Spatial relation data ▸
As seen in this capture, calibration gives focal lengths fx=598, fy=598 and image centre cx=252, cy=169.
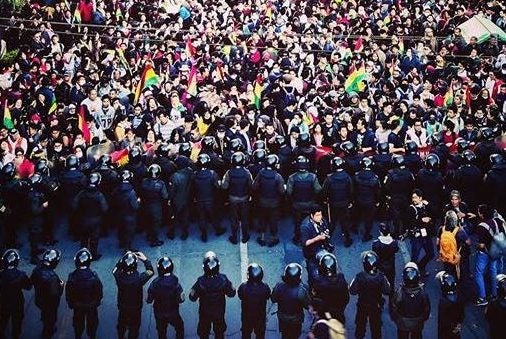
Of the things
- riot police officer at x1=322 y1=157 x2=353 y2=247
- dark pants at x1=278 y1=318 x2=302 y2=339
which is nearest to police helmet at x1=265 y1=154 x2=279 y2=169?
riot police officer at x1=322 y1=157 x2=353 y2=247

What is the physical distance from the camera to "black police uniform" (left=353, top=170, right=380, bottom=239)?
10180 millimetres

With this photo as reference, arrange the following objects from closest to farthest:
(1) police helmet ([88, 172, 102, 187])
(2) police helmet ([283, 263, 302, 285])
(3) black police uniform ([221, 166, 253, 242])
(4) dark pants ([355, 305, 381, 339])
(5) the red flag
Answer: (2) police helmet ([283, 263, 302, 285]) → (4) dark pants ([355, 305, 381, 339]) → (1) police helmet ([88, 172, 102, 187]) → (3) black police uniform ([221, 166, 253, 242]) → (5) the red flag

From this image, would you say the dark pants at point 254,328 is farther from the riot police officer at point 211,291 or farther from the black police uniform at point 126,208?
the black police uniform at point 126,208

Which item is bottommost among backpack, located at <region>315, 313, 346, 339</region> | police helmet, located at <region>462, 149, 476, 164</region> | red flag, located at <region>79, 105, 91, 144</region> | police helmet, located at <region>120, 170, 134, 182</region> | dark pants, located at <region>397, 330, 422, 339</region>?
dark pants, located at <region>397, 330, 422, 339</region>

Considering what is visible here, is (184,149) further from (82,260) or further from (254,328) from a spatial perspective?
(254,328)

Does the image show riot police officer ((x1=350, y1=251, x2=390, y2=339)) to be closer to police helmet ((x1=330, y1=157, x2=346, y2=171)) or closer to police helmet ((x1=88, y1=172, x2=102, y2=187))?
police helmet ((x1=330, y1=157, x2=346, y2=171))

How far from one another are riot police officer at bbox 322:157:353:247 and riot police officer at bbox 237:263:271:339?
2.66 meters

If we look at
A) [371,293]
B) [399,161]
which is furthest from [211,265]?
[399,161]

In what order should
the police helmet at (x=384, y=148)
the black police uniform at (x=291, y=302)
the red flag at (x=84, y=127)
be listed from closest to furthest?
the black police uniform at (x=291, y=302)
the police helmet at (x=384, y=148)
the red flag at (x=84, y=127)

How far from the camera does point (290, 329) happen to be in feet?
26.9

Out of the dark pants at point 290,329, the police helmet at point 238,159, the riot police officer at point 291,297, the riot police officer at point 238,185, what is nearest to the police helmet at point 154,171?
the riot police officer at point 238,185

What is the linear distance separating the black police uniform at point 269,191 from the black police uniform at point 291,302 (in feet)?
8.16

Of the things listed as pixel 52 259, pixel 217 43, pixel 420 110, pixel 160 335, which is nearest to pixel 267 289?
pixel 160 335

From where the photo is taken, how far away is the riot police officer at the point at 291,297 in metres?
7.87
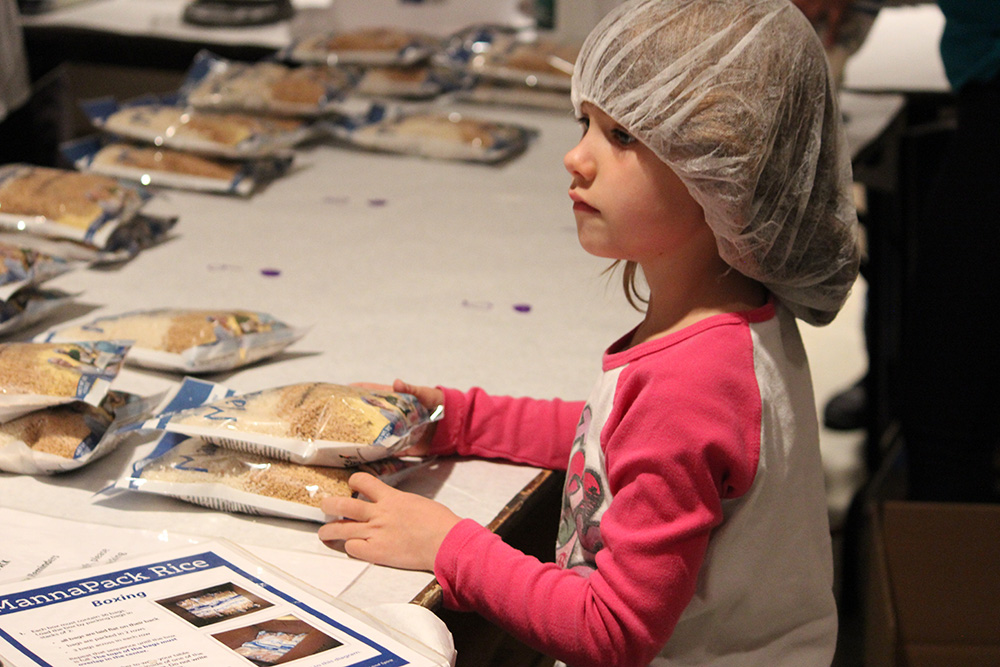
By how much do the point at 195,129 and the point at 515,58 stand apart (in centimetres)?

Written exercise ▸ Return all of the data above line for line, with no changes, and omit the pictures.

Exercise solution ▸
As seen in this capture, calibration gives focal lengths fx=598, fy=598 and image centre cx=252, cy=169.
Of the things
- riot police officer at x1=322 y1=157 x2=353 y2=247
- dark pants at x1=278 y1=318 x2=302 y2=339
which is nearest to police helmet at x1=265 y1=154 x2=279 y2=169?
riot police officer at x1=322 y1=157 x2=353 y2=247

What is the physical distance from the camera to "black police uniform" (left=353, top=170, right=380, bottom=239)?
10180 millimetres

With this photo as reference, arrange the following objects from closest to farthest:
(1) police helmet ([88, 172, 102, 187])
(2) police helmet ([283, 263, 302, 285])
(3) black police uniform ([221, 166, 253, 242])
(4) dark pants ([355, 305, 381, 339])
(5) the red flag
Answer: (2) police helmet ([283, 263, 302, 285]) → (4) dark pants ([355, 305, 381, 339]) → (1) police helmet ([88, 172, 102, 187]) → (3) black police uniform ([221, 166, 253, 242]) → (5) the red flag

From this image, would you say the dark pants at point 254,328 is farther from the riot police officer at point 211,291 or farther from the black police uniform at point 126,208?
the black police uniform at point 126,208

Which item is bottommost among backpack, located at <region>315, 313, 346, 339</region> | police helmet, located at <region>462, 149, 476, 164</region> | red flag, located at <region>79, 105, 91, 144</region> | police helmet, located at <region>120, 170, 134, 182</region> | dark pants, located at <region>397, 330, 422, 339</region>?
dark pants, located at <region>397, 330, 422, 339</region>

Considering what is visible here, is (184,149) further from (82,260) or further from (254,328) from a spatial perspective?
(254,328)

Does the image show riot police officer ((x1=350, y1=251, x2=390, y2=339)) to be closer to police helmet ((x1=330, y1=157, x2=346, y2=171)) or closer to police helmet ((x1=88, y1=172, x2=102, y2=187))?
police helmet ((x1=330, y1=157, x2=346, y2=171))

How far from one another are riot police officer at bbox 322:157:353:247 and riot police officer at bbox 237:263:271:339?
2.66 meters

If we look at
A) [371,293]
B) [399,161]
which is furthest from [211,265]?
[399,161]

In what order should
the police helmet at (x=384, y=148)
the black police uniform at (x=291, y=302)
the red flag at (x=84, y=127)
be listed from closest to furthest?
the black police uniform at (x=291, y=302)
the police helmet at (x=384, y=148)
the red flag at (x=84, y=127)

How far from the camera does point (290, 329) happen to be in feet?
26.9

Out of the dark pants at point 290,329, the police helmet at point 238,159, the riot police officer at point 291,297, the riot police officer at point 238,185, what is nearest to the police helmet at point 154,171?
the riot police officer at point 238,185

What is the linear distance separating the black police uniform at point 269,191 from the black police uniform at point 291,302 (in feet)?
8.16

Of the things listed as pixel 52 259, pixel 217 43, pixel 420 110, pixel 160 335, which is nearest to pixel 267 289?
pixel 160 335

From where the photo is taken, how far away is the riot police officer at the point at 291,297 in metres?
7.87
By how much do the point at 195,129 and the point at 515,58 stand apart (in centimetres)?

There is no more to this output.